The good news is that previous conflicting data are mostly from observational studies. That’s why it’s so critical that these randomized controlled trials get implemented finally-- observational studies are not considered reliable data by the mainstream medical community because they’re still vulnerable to human bias.
EQ: There’s still so much that we don’t understand about the potential of cannabis from its medical efficacy to proper application to the various effects of different phenotypes and so on. What is the most significant misconception you feel that needs to be dispelled for the broader public?
Dr. Sisley: My biggest concern is that the general public still talks about cannabis as if it’s a single plant. We need to explain to the public that the plant is incredibly diverse and there’s all these different phenotypes that all have different clinical effects.
The important thing when you’re talking to the public is having a balanced approach. It’s crucial to acknowledge the risks of marijuana as well as the benefits. Not just to try to make all these exaggerated claims about the vast therapeutic benefits without admitting that this plant does have side effects.

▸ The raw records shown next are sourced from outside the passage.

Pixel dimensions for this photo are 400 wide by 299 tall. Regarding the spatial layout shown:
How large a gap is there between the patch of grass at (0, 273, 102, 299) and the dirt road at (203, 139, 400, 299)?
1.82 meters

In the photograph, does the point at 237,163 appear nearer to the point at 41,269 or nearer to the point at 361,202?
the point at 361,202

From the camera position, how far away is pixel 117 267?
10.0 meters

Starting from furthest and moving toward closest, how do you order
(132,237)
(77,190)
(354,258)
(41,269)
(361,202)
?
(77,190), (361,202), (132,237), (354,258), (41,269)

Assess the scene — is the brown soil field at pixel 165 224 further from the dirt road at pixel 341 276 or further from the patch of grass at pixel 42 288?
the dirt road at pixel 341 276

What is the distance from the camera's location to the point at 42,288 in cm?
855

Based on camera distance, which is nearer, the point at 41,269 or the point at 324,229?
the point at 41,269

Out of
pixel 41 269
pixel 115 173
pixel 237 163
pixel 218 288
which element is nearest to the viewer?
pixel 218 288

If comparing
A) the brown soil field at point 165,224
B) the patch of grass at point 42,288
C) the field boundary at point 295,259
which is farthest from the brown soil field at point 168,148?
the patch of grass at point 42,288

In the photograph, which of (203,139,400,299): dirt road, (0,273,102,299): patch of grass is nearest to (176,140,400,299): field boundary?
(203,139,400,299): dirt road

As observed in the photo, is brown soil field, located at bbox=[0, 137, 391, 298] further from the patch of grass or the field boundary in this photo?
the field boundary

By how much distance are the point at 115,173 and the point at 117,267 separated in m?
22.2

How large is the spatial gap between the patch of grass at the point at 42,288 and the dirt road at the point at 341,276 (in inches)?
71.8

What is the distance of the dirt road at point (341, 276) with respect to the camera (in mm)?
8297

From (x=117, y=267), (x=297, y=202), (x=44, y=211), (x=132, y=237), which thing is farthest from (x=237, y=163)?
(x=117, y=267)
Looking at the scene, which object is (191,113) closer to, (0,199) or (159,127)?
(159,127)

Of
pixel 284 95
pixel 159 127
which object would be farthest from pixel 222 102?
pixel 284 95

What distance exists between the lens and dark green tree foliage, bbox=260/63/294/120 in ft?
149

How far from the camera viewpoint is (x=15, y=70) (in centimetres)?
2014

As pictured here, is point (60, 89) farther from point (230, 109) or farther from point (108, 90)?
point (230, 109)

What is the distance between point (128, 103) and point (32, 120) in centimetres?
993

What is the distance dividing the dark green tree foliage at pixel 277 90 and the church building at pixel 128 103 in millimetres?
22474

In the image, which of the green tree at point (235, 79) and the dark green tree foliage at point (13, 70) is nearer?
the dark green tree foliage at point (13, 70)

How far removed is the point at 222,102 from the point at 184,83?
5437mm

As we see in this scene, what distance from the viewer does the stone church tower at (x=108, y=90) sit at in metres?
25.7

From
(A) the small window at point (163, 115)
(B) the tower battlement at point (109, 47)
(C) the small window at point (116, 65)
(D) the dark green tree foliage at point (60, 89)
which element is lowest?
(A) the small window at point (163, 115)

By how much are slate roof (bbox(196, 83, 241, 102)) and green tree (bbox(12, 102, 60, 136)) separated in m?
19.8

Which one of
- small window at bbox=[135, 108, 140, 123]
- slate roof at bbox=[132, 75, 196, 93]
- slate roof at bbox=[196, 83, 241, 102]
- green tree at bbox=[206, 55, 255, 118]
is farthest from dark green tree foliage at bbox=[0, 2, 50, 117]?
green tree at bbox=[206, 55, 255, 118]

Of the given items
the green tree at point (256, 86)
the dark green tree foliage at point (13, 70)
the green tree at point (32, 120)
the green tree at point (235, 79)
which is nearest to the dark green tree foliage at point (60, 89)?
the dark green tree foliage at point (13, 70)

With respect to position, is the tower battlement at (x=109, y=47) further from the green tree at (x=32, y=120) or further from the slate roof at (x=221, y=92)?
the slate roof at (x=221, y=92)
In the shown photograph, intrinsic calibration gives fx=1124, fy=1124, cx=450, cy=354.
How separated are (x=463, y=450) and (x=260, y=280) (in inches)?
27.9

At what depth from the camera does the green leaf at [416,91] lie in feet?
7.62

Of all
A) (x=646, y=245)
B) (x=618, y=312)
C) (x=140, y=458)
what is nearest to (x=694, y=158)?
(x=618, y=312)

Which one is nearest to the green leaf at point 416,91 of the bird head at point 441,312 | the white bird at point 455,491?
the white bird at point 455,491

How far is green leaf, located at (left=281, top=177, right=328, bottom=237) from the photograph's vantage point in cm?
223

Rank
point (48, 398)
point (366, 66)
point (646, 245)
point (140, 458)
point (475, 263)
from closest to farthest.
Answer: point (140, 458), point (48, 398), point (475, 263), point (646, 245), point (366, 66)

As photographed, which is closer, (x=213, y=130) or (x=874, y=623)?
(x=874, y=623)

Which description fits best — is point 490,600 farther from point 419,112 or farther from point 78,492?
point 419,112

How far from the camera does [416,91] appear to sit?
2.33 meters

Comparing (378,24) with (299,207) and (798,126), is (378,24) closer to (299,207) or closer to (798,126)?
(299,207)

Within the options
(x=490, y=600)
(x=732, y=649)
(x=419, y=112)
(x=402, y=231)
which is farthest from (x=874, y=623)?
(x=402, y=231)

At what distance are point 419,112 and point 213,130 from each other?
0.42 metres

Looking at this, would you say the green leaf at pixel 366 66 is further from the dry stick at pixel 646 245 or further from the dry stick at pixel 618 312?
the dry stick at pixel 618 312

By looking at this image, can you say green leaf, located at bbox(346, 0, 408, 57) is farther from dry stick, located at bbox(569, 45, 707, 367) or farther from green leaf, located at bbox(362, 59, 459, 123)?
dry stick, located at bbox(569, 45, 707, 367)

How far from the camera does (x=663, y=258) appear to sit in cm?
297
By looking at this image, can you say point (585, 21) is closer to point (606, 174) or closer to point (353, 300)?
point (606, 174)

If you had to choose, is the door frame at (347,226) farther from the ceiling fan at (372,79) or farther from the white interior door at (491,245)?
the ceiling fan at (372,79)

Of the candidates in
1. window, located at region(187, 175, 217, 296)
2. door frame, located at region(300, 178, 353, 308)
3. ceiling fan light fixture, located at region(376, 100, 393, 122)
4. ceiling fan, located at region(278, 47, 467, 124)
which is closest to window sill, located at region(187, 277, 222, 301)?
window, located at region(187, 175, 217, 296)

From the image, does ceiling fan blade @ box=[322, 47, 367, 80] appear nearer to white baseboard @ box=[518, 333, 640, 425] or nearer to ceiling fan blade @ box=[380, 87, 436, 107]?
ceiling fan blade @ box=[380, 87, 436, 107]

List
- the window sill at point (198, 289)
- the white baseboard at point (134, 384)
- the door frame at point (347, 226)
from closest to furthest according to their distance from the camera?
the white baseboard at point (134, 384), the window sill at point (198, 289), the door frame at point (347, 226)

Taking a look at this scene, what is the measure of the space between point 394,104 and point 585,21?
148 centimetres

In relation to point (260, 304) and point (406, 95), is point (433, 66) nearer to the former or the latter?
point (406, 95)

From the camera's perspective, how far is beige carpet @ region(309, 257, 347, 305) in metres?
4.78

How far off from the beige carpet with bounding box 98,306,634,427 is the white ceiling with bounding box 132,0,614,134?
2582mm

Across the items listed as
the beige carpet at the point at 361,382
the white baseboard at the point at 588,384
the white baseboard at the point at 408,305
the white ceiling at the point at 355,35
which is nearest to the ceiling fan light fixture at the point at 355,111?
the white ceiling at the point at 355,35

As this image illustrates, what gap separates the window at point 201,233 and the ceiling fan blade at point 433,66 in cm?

We need to be careful in counseling our young people about this--undoubtedly this will be confusing for some. But I think that’s the main thing to explain. The more education that the public is offered about the diversity of this God-given plant (and how these different phenotypes could potentially be harnessed to be used in a therapeutic modality), then we have true chance of enhancing public health. We need to do a better job of explaining the crucial need to elevate "strain science", because understanding which strains are best for which illnesses will get us closer to the Holy Grail of precision medicine.